» Exercise tasks
1. In the excerpt on Dragon pool memory, what are the two ways to initialize a memory descriptor?
2. In the excerpt on Dragon pool memory, write out the stretch from "The serialized descriptor data" through "type specific dragon_memory_pool_get_type_allocations." again, replacing "queried" with "asked".
3. Carry on the documentation on Dragon pool memory from where it stops.

» Excerpt provided
+---+
When Dragon pool memory is allocated, a memory descriptor is initialized for the current process. These memory descriptors may be shared with other processes by first serializing them, and then passing the serialized descriptor to another process. The other process must then attach to the memory allocation using the serialized descriptor. Attaching and allocating are the two means of initializing a memory descriptor.

struct dragonMemoryPoolSerial_t

#include <managed_memory.h>

This is the type of a serialied memory pool descriptor.

It should be treated as binary data with the given length.

Public Members

size_t len

The length of the serialized descriptor in bytes.

struct dragonMemorySerial_t

#include <managed_memory.h>

A serialized memory descriptor.

This is the type of binary data that may be shared with other processes when a memory descriptor should be shared between processes.

Public Members

size_t len

The length of the serialized descriptor in bytes.

uint8_t *data

The serialized descriptor data to be shared.

struct dragonMemoryPoolAllocations_t

#include <managed_memory.h>

A structure for getting all the memory allocations in a pool.

When desired, a pool can be queried to return all the allocations within the pool. You do this by calling dragon_memory_pool_get_allocations or the type specific dragon_memory_pool_get_type_allocations.
+---+
» Supplied data
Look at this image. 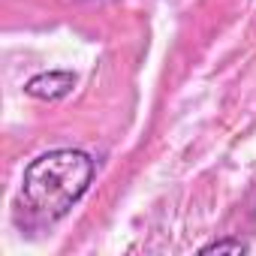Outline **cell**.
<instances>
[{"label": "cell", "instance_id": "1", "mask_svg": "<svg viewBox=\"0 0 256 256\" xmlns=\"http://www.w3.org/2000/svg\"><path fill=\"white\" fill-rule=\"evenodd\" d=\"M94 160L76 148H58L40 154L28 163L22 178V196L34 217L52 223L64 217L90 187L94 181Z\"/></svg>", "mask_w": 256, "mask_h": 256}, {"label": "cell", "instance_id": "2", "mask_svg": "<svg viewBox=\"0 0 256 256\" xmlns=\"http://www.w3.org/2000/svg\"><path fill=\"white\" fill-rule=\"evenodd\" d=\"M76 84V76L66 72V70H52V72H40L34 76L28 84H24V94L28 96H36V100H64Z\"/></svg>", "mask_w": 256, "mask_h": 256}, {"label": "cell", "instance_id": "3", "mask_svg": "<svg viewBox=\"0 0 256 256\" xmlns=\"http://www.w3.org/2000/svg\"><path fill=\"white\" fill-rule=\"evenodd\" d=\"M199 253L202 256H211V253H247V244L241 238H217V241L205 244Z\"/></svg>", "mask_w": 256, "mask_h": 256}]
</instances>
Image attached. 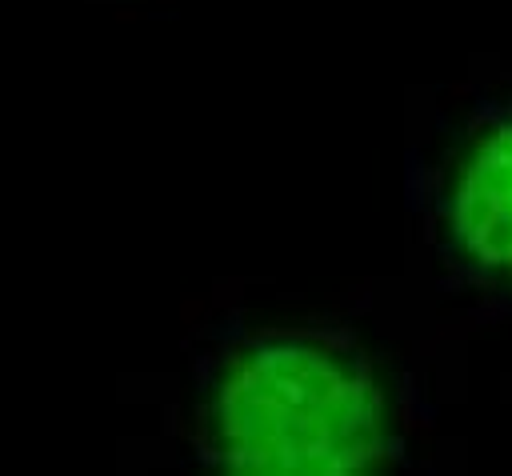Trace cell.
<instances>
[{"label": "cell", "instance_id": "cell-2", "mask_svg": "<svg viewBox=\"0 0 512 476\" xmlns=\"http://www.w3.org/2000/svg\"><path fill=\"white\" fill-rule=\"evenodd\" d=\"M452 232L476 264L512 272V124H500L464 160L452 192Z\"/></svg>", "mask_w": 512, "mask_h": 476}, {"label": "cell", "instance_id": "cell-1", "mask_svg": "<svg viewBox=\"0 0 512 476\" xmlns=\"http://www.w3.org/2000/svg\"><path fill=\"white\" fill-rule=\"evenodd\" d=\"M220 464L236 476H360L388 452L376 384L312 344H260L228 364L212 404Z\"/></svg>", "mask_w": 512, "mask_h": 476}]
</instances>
+---+
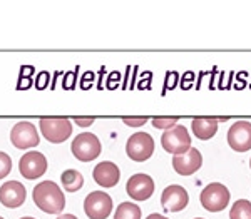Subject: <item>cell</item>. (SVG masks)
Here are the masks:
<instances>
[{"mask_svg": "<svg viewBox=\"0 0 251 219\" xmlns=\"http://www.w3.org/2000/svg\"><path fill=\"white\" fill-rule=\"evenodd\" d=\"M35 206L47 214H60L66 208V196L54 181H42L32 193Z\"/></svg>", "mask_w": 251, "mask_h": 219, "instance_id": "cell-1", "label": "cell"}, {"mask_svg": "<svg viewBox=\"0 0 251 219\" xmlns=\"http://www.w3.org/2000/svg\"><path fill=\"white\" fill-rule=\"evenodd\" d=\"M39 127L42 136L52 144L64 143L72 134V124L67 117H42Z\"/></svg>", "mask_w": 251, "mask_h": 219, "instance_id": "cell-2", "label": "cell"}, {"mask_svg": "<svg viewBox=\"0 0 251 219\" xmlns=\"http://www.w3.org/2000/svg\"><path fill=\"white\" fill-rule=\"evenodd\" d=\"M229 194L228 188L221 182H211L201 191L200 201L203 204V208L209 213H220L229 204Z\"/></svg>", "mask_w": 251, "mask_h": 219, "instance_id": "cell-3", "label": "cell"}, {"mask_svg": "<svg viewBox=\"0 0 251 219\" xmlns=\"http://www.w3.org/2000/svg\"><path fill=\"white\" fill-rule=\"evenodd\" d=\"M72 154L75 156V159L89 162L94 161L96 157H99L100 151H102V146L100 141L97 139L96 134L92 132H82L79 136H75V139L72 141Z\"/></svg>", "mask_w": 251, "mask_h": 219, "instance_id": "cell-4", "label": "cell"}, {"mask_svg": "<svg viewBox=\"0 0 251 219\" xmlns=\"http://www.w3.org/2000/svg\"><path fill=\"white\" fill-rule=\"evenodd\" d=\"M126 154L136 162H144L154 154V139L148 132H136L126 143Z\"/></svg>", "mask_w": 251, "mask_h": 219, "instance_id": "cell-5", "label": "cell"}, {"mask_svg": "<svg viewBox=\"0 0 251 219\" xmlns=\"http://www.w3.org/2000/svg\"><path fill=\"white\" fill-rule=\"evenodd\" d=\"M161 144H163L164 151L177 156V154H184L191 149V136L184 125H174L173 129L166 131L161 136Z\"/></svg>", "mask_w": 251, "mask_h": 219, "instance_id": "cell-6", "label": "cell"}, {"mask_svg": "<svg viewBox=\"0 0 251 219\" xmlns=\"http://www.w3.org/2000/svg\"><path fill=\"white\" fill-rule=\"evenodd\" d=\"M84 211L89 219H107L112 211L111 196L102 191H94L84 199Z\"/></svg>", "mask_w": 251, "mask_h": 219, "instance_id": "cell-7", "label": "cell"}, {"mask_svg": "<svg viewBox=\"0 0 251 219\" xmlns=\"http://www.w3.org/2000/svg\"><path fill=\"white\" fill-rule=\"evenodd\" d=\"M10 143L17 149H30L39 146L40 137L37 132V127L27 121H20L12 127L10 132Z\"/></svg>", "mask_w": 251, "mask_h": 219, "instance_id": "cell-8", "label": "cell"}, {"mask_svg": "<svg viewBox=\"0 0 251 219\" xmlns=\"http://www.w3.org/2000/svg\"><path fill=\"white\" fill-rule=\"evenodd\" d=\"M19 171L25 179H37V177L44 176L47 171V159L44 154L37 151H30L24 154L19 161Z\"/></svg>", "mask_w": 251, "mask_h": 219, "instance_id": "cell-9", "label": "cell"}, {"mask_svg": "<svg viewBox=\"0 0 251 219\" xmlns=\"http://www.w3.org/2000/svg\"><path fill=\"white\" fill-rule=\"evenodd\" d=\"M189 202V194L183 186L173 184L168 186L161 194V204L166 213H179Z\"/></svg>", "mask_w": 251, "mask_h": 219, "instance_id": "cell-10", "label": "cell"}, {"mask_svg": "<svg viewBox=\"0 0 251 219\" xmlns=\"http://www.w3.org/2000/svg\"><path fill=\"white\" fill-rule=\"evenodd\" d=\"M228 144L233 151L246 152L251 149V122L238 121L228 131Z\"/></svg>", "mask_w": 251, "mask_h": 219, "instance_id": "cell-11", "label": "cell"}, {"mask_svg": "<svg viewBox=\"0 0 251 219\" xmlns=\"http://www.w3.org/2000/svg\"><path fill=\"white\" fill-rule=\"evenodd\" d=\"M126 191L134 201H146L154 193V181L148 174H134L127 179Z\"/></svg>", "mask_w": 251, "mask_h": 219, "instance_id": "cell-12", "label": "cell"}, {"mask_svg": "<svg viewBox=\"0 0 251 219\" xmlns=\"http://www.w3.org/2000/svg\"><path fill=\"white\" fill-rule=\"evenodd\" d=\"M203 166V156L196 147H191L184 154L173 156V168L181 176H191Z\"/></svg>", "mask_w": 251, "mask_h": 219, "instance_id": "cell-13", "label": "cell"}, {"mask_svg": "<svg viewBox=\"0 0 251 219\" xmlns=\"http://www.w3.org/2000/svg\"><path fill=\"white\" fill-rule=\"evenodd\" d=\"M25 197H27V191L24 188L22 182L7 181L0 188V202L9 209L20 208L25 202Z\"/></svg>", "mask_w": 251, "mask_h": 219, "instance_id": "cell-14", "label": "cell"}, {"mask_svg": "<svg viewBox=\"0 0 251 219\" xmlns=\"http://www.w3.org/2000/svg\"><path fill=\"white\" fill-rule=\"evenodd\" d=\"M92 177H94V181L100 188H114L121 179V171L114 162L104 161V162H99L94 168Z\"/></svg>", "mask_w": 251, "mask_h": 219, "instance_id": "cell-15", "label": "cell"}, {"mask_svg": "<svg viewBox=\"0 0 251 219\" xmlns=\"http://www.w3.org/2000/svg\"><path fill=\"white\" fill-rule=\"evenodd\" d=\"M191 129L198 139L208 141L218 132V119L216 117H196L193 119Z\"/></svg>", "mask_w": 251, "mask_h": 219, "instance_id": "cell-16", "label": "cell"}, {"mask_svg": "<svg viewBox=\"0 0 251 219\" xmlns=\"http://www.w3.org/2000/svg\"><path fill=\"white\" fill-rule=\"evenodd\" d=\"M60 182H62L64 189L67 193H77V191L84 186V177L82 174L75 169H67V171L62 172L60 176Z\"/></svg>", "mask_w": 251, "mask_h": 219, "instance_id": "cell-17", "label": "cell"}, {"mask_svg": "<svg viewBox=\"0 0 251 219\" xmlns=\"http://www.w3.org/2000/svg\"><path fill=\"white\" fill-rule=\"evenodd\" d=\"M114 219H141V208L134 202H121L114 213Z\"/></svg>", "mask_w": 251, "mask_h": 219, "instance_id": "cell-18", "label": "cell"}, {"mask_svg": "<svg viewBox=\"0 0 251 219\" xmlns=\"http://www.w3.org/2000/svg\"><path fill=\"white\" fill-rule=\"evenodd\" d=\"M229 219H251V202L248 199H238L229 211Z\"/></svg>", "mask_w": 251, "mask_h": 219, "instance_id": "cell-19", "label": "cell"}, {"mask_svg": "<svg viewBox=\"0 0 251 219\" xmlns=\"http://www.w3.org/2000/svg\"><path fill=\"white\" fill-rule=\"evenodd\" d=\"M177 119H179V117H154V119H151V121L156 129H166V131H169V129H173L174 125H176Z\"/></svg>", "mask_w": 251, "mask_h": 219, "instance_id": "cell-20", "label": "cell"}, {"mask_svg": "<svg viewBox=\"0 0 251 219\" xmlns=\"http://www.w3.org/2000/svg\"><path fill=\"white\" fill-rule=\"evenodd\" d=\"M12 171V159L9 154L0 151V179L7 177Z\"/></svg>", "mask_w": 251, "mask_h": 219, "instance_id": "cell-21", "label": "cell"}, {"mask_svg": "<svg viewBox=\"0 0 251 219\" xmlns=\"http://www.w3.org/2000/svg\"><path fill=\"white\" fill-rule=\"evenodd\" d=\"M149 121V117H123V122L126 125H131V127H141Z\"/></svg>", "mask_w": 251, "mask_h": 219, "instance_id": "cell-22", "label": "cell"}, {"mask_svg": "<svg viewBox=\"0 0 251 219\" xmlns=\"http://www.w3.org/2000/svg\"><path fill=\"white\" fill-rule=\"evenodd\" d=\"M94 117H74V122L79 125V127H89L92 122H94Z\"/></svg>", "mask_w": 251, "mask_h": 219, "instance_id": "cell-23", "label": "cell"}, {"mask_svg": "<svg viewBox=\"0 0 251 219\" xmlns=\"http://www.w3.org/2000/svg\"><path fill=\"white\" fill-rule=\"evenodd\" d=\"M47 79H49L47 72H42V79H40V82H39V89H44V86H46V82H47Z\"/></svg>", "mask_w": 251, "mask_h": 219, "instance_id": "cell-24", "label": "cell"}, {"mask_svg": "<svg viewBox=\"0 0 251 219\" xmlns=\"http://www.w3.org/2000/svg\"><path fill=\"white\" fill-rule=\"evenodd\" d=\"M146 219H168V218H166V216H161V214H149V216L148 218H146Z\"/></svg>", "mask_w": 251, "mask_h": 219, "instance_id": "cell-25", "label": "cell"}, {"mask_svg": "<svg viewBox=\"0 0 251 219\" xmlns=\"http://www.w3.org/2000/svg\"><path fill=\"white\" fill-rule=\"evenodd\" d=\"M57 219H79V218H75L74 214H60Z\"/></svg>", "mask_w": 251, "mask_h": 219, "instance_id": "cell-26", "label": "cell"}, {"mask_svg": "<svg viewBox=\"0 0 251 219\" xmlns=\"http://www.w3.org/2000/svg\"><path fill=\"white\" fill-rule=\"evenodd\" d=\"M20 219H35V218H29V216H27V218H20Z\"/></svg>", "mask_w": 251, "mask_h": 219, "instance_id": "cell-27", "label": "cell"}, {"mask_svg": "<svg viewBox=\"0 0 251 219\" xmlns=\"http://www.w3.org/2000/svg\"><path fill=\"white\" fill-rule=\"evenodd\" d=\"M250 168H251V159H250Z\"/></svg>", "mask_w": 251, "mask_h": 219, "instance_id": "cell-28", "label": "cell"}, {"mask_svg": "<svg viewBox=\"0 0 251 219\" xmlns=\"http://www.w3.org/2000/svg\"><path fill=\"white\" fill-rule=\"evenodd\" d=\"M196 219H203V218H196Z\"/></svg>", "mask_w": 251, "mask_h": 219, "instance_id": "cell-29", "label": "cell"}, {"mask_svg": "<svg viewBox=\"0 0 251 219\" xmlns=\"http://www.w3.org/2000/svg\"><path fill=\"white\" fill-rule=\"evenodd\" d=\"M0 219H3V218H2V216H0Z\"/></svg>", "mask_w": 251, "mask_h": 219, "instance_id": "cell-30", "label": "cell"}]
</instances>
+---+
» Results by task
1. Attaching and allocating.

2.
The serialized descriptor data to be shared.

struct dragonMemoryPoolAllocations_t

#include <managed_memory.h>

A structure for getting all the memory allocations in a pool.

When desired, a pool can be asked to return all the allocations within the pool. You do this by calling dragon_memory_pool_get_allocations or the type specific dragon_memory_pool_get_type_allocations.

3.
struct dragonHeapStatsAllocationItem_t

#include <managed_memory.h>

The number of free memory blocks with the memory size.

dyn_mem stats provide statistics for the heap. This struture is returned as an array for the free blocks of each block size. The array starts at 0 and runs to the number of block sizes - 1. Each item of the array contains the items given here.

Public Members

size_t block_size

The size of the block for which this free blocks applies.

size_t num_blocks

The number of blocks of this size that are free.

Pool Lifecycle Management

dragonError_t dragon_memory_attr_init(dragonMemoryPoolAttr_t *attr)

Initialize memory pool attributes.

Memory pools have attributes that can be specified to customize the behavior and characteristics of the memory pool. Call this method first to initialize all attributes to default values, before customizing the values for your application’s specifics.

Parameters:

attr – is a attribute structue and may result in mallocing space, so destroy should be called when done with the structure.

Returns:

DRAGON_SUCCESS or another dragonError_t return code.

dragonError_t dragon_memory_attr_destroy(dragonMemoryPoolAttr_t *attr)

Destroy the memory pool attribute structure.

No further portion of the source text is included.